• August 27th 2008, 09:34 PM
kevek
topic is 3<π<2√3
Hint: apply mean value theorem on function Sin on the interval [0, π/6]
• August 28th 2008, 05:57 AM
kalagota
Quote:

Originally Posted by kevek
topic is 3<π<2√3
Hint: apply mean value theorem on function Sin on the interval [0, π/6]

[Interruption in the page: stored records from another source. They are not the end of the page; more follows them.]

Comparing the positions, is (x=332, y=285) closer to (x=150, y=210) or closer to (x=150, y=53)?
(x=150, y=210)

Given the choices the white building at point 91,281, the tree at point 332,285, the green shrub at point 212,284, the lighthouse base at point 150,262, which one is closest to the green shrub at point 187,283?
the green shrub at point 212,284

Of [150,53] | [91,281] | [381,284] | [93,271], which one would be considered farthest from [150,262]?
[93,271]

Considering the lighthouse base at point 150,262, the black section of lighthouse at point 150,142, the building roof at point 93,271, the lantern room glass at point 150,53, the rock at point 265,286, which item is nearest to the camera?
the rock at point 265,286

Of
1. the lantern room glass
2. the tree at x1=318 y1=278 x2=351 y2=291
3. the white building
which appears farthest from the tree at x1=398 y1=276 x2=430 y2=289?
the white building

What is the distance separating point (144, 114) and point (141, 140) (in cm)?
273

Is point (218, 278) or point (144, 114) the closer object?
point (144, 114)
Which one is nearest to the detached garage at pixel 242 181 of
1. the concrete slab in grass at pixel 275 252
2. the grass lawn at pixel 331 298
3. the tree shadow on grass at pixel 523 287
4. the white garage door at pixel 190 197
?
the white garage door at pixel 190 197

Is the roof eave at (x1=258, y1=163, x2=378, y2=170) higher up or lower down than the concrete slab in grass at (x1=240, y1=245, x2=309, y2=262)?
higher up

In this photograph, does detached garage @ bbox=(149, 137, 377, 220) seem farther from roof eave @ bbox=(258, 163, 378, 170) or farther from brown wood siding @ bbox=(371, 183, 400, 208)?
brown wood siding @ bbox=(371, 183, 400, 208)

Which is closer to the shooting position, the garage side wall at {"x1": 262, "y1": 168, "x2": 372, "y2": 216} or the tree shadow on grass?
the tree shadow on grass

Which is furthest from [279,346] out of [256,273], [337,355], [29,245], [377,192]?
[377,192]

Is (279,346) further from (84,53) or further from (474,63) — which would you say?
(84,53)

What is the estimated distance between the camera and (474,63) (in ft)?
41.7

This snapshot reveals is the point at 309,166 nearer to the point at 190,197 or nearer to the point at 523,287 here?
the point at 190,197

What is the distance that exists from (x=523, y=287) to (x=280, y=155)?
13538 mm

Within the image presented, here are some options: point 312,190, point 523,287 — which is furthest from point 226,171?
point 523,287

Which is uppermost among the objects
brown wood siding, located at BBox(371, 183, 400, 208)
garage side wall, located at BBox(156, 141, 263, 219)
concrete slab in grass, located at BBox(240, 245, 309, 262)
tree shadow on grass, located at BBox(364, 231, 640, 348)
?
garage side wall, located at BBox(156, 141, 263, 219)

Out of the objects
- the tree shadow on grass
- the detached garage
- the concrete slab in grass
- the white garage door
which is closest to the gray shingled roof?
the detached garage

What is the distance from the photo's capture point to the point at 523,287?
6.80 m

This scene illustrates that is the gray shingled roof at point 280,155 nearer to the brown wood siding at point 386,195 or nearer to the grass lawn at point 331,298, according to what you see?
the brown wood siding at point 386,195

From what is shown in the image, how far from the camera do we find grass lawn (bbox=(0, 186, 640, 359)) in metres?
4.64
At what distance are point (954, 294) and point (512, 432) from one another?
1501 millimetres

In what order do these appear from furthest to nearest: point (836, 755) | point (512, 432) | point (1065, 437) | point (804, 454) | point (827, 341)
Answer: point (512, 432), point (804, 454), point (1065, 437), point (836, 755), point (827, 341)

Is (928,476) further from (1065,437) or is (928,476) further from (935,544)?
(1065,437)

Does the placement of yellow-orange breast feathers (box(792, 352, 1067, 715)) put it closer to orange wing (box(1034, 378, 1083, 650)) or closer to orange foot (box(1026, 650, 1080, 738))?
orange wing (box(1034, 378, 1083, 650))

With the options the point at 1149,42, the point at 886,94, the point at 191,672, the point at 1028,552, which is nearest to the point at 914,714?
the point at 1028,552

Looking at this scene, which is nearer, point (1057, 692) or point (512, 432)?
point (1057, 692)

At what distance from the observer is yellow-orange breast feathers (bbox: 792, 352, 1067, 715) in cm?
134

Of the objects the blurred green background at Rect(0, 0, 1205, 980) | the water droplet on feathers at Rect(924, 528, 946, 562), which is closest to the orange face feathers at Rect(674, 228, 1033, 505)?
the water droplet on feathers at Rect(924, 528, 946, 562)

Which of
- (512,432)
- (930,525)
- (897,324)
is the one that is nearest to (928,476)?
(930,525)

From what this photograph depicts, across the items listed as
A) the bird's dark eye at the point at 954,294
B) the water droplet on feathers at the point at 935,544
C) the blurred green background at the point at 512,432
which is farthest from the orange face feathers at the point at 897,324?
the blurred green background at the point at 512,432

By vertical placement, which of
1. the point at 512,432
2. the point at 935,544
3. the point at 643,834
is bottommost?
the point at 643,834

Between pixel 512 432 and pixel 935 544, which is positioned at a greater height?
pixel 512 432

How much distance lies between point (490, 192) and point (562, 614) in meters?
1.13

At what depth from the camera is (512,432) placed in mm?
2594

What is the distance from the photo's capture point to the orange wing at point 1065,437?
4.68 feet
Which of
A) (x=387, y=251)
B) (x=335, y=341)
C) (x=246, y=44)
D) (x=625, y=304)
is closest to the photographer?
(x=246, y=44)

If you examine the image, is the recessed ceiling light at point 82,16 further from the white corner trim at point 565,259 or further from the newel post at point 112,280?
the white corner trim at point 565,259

MVT: If a function f is continuous on $[a,b]$ and differentiable on $(a,b)$, then there exists $c \in (a,b)$ such that $f'(c) = \frac{f(b)-f(a)}{b-a}$

so, $\sin$ is continuous on $[0,\pi/6]$ and differentiable on $(0,\pi/6)$. thus, there exist a $c$ in $(0,\pi/6)$ such that $\cos c = \frac{\sin \pi/6 - \sin 0}{\pi/6}$

$\frac{3}{\pi} = \cos c$

since $c$ in $(0,\pi/6)$, $\frac{\sqrt{3}}{2} < \cos c < 1$.. thus, $1 < \frac{1}{\cos c} < \frac{2}{\sqrt{3}}$

therefore, we get $1 < \frac{\pi}{3} < \frac{2}{\sqrt{3}}$ which gives you the desired result..
• August 28th 2008, 06:03 AM
kevek
Quote:

Originally Posted by kalagota
MVT: If a function f is continuous on $[a,b]$ and differentiable on $(a,b)$, then there exists $c \in (a,b)$ such that $f'(c) = \frac{f(b)-f(a)}{b-a}$

so, $\sin$ is continuous on $[0,\pi/6]$ and differentiable on $(0,\pi/6)$. thus, there exist a $c$ in $(0,\pi/6)$ such that $\cos c = \frac{\sin \pi/6 - \sin 0}{\pi/6}$

$\frac{3}{\pi} = \cos c$

since $c$ in $(0,\pi/6)$, $\frac{\sqrt{3}}{2} < \cos c < 1$.. thus, $1 < \frac{1}{\cos c} < \frac{2}{\sqrt{3}}$

therefore, we get $1 < \frac{\pi}{3} < \frac{2}{\sqrt{3}}$ which gives you the desired result..

you are brilliant Thank you very much !!!